Affiche Hocus-Pocus, Twilight in My Mind réalisée par Office ABC présentée dans l'exposition Lili Reynaud-Dewar Ceci est ma maison / This is my place, Magasin, Centre National d'Art Contemporain, Grenoble, 2012
courtesy Lili Reynaud-Dewar
Projection du film Hocus-Pocus, Twilight in My Mind
suivie d'une rencontre avec Alexandra Midal
Docteur en histoire du design et commissaire d'exposition
Le film Hocus-Pocus rend hommage au réjouissant livre De l’assassinat considéré comme l’un des beaux-arts (1827) de Thomas de Quincey.
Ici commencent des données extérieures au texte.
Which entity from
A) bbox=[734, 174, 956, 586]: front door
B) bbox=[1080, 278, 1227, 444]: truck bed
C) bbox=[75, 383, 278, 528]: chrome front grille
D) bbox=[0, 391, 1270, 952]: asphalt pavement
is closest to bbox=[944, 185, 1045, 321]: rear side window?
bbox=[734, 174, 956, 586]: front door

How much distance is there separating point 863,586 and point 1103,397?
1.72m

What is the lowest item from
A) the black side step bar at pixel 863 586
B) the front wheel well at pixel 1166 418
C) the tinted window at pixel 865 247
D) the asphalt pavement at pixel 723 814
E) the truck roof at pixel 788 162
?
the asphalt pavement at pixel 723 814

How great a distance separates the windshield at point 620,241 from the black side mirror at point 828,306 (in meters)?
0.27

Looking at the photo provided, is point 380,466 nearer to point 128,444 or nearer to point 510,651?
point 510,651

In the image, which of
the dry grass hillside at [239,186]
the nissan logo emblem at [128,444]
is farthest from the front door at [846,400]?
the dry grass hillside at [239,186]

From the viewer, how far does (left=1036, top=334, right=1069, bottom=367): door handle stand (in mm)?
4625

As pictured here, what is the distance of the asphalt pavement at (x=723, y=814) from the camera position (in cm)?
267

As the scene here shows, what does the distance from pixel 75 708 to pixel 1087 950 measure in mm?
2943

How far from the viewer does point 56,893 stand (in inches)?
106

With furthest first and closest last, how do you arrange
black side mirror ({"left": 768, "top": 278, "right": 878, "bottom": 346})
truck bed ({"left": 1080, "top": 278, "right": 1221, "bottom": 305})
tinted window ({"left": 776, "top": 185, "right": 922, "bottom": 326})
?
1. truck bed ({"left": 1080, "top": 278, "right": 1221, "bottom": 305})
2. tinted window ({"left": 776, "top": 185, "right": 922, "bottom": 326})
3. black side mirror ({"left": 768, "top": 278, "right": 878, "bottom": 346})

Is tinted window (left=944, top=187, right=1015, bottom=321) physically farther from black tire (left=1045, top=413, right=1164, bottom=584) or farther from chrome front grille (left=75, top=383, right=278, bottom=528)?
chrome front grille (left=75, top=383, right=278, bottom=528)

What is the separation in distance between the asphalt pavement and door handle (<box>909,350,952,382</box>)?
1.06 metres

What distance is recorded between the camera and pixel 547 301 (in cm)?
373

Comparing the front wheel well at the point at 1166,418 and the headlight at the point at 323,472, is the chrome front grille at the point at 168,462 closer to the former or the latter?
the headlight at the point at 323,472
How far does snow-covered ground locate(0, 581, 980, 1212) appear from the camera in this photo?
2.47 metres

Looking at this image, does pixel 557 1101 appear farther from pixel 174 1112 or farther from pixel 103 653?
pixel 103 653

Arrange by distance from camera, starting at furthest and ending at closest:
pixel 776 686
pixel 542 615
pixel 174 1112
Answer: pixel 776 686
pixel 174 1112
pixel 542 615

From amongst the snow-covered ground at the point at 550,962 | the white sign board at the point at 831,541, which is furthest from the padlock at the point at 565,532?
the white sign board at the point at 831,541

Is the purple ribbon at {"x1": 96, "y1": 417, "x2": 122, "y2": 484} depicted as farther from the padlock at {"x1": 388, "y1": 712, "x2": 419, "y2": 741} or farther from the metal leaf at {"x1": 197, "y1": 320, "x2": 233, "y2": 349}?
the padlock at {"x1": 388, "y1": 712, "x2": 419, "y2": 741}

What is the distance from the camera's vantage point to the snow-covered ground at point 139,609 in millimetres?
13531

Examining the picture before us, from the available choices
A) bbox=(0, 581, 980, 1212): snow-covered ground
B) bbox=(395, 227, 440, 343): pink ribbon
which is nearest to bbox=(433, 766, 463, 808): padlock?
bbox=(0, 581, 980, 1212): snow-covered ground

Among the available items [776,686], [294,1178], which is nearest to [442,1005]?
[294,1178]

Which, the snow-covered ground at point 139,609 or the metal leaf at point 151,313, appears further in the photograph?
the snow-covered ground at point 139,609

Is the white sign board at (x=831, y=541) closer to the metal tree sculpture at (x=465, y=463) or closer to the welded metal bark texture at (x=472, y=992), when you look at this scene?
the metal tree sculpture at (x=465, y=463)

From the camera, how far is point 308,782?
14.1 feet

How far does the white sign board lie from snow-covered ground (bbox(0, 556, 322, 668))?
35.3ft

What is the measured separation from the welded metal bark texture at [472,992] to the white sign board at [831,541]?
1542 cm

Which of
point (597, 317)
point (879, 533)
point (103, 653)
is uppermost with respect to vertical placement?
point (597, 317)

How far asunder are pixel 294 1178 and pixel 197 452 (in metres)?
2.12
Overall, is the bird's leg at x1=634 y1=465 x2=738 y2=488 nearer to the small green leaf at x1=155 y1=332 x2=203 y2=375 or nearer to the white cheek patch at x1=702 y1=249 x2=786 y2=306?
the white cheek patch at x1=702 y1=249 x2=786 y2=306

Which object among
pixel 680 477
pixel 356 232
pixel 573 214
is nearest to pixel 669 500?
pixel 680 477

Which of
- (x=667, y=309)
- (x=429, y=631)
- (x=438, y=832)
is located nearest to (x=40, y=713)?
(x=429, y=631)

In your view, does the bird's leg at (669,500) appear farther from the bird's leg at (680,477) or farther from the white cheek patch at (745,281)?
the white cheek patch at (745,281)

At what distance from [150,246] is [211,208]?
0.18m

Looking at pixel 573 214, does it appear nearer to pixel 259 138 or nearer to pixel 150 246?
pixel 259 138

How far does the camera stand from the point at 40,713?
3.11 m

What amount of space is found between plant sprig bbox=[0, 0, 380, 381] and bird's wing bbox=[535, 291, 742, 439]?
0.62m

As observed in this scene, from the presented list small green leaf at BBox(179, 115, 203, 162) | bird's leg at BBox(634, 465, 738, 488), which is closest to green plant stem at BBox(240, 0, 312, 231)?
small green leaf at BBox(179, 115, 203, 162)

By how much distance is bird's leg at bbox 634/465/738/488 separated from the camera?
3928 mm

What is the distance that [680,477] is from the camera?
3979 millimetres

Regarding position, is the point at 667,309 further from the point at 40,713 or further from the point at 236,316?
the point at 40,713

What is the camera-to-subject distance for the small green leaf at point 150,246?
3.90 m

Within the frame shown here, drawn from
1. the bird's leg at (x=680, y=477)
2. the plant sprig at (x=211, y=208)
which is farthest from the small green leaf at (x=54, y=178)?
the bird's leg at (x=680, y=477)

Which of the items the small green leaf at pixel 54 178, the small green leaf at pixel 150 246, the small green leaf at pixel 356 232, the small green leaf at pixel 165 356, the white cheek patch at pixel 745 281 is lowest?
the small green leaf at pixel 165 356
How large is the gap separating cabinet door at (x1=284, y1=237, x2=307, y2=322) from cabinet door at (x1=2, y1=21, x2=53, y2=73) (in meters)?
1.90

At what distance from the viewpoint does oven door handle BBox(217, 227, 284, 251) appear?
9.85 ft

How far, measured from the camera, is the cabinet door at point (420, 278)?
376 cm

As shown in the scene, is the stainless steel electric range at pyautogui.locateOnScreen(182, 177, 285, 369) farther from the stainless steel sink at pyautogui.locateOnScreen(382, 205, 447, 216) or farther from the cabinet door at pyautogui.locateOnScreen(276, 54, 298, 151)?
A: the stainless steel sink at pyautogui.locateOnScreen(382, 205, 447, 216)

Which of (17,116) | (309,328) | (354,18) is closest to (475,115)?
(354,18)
Il y inventa la « Société des Connaisseurs en Meurtres » dont les membres, « zélateurs de l’assassinat » se réunissaient pour observer la condamnable activité de meurtrier sous un angle esthétique.
Hocus-Pocus est un film de « thriller-fiction » qui présente une histoire de la tricherie, de la magie et du design à l’aune du crime.
Walter Benjamin a décrit le bourgeois comme s’il s’agissait d’un criminel et le flâneur comme un détective, Thomas de Quincey a considéré que le meurtrier est un artiste, Oscar Wilde a affirmé qu’il n’y a pas de morale dans l’art et Alfred Hitchcock comme Edgar Allan Poe ont décrit le crime comme un art, Hocus-Pocus pose l’hypothèse selon laquelle le designer et le critique seraient autant meurtrier que détective et que le design dépasse l'opposition entre bien et mal. Assumer une telle rupture avec « la moraline » du design est d’autant plus nécessaire qu’elle a structuré son histoire et son objet.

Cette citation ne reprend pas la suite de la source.